Let’s jump to Forbidden Door. While you can argue the reactions to Punk were much more balanced, they definitely were still more negative in Toronto. Whereas the Elite got the response you’d expect. Now, shifting over to Saskatchewan, Punk was openly cheered from the start of that episode of Collision until the end when he pinned Samoa Joe.
The questions we need to pose though are simple. Does Punk deserve the hate when he was previously so beloved? Do the Young Bucks, Hangman and Omega (yes, he saved a dog) deserve unwavering adoration? Are the key third parties culpable for not adequately defusing the situation? The answers are no, no, and yes. And yet the narrative for nearly a year has been so heavily skewed and monotonic in one direction. When the truth of the matter is that CM Punk, the Young Bucks, Kenny Omega (dog-saving notwithstanding), Tony Khan, Dave Meltzer and a complete host of other wrestlers and commentators across ALL companies thrive upon self-serving promotion in the public eye. And at fandom’s upper levels of that phenomenon those people can do no wrong, are infallible, are in the right, correct and wear the white hats. And in accepting only the positive while sweeping away the negative we cultivate conditions as wrestling fans that invite greater degrees of tribalism even within a single company’s fanbase. That doesn’t need to be the case, but in taking sides alongside people we don’t know and whose primary interaction with us is financially-based, we’re butting heads in a butthead-like fashion where the interactions between you and I for example could be more volatile than between the wrestlers or personalities themselves. If it’s civil, that’s one matter, but if it turns contentious or even toxic like so much discourse can, what purpose does that serve and who does that help? Backing the “winning team?”

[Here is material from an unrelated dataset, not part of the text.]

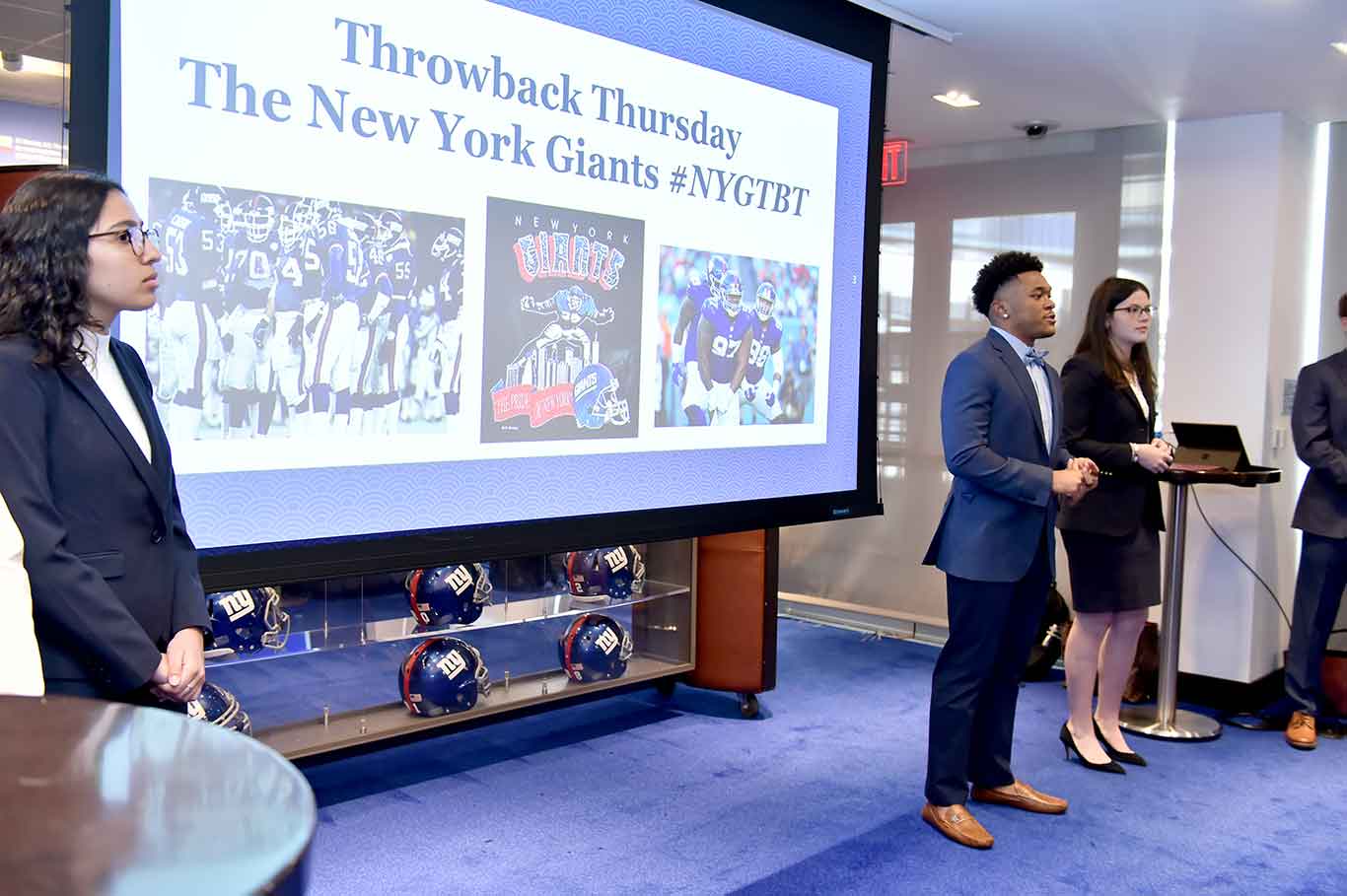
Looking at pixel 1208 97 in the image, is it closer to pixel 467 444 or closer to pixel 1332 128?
pixel 1332 128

They are all flawed people who could have ended any issues between them months prior but instead chose grandstanding which then spiraled into the All Out presser. Hangman Page. The Bucks. Meltzer. CM Punk. Tony Khan; they needn’t have allowed the situation to go that far, an event which has partially divided some of AEW’s fanbase. They are not white hats, they were all antagonistic and made mistakes last year that we’re still seeing the reverberations of right now with the roster being unofficially, fluidly split between Dynamite and Collison. And depending on where we sit in the spectrum we react accordingly however we choose. But the flaw in that subjective reaction is problematic depending on its source.
For example, do you hate CM Punk because he’s a knob outright and perhaps always has been, or do you hate him because he wronged your favourites? If you’re in Chicago–since it hasn’t happened elsewhere yet I believe–are you chanting F— the Elite because you actually hate the Elite, or because they’ve wronged your “Second City Saint?”
The cult of personality is a very real phenomenon. We see it in how we blindly support Vince McMahon despite his transgressions. Tony Khan despite his shortcomings. We see it on how Meltzer is placed on a pedestal of online journalism when his practices betray the title. We see it in how Jim Cornette can spin a few phrases to make fun of wrestlers he doesn’t like, and then have that filter down through the people shortsighted enough to buy into his schtick via his podcast or other multimedia platforms. Take the recent spat between Cornette and Matt Hardy where the former’s recent comments toward Hardy are an example of unnecessary and childish comments in the public space. Conversely, did Matt Hardy need to namedrop Cornette in his initial tweet about the Elite vs. Dark Order match? The answer is no, even conceding Cornette is a decidedly toxic wrestling commentator. He didn’t need to, did, and in turn birthed news for the cycle.
We are not children, never mind the adults who waltz and strut onto our screens. Everyone needs to be better, more even-keeled and less recklessly subscribed whole heartedly to the smiling, flawed faces on your TVs.